Nouvelles techniques, publications de mode et grands magasins démocratisent la mode.
C'est l'apparition de « la Parisienne », grande bourgeoise, demi-mondaine, vendeuse ou cousette...
Le mythe fait rêver le monde entier.

Avec l'invention de la peinture en tubes, les peintres parisiens sortent de leurs ateliers. Influencés par le réalisme de Gustave Courbet, par la photographie – la première exposition « impressionniste » a lieu en avril 1874 dans l'atelier de leur ami Nadar – ils choisissent de témoigner des scènes de la vie quotidienne de leur temps, profondément bouleversée par la révolution industrielle du Second Empire et des débuts de la Troisième République.

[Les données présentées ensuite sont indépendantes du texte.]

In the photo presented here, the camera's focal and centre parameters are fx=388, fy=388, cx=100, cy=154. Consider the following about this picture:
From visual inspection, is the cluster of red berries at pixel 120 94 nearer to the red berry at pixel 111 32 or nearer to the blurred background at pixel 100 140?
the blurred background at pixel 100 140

Pour les peintres impressionnistes, la mode française alors très foisonnante, qui voit la naissance de la haute couture et du mythe de la Parisienne, est ressentie comme un attribut de la modernité. Ils ne cherchent pas à représenter scrupuleusement le vêtement, plutôt saisir l'instantané des modes et des attitudes de leurs contemporains.

En partenariat avec le Musée d'Orsay, Arte diffuse dimanche prochain 30 septembre, à 14 heures 40, L'Impressionnisme, éloge de la mode, un film documentaire de Anne Andreu et Émerance Dubas. À ne pas manquer. En voici ci-dessous un extrait, d'autres sont visibles sur le site de l'exposition (Le défilé des peintres, La Parisienne, Du croquis de mode au défilé, Les dessous...).


▲À voir et revoir en intégralité (jusqu'au 7 octobre) sur Vidéos Arte TV
Voir aussi sur Dailymotion la vidéo Les Impressionnistes s'emparent de la mode, de Élise Menand pour AFP-TV

▲La musique aux Tuileries, Édouard Manet, 1862
National Gallery, Londres, sur Wikipedia

▲Portrait de la marquise et du marquis de Miramon et leurs enfants, James Tissot, 1865
Musée d'Orsay, Paris, sur Agence photographique de la RMN

▲à g. : Jean Monet dans son berceau, Claude Monet, 1867
National Gallery of Art, Washington sur galerie de photopoésie sur Flickr
Le Berceau, Berthe Morisot, 1872
Musée d'Orsay, Paris, sur Agence photographique de la RMN

▲La pâtisserie Gloppe avenue des Champs-Élysées, Jean Béraud, 1889
Musée Carnavalet, Paris sur Agence photographique de la RMN

Les impressionnistes se font aussi les témoins de la vie de famille et de la place nouvelle de l'enfant dans la vie sociale du XIXe siècle. L'enfant est le coeur de la famille instituée par le Code civil, constituée des parents et des enfants. Il est l'objet d'attentions nouvelles, entouré d'affection et de tendresse, le tutoiement progresse, les sanctions corporelles régressent.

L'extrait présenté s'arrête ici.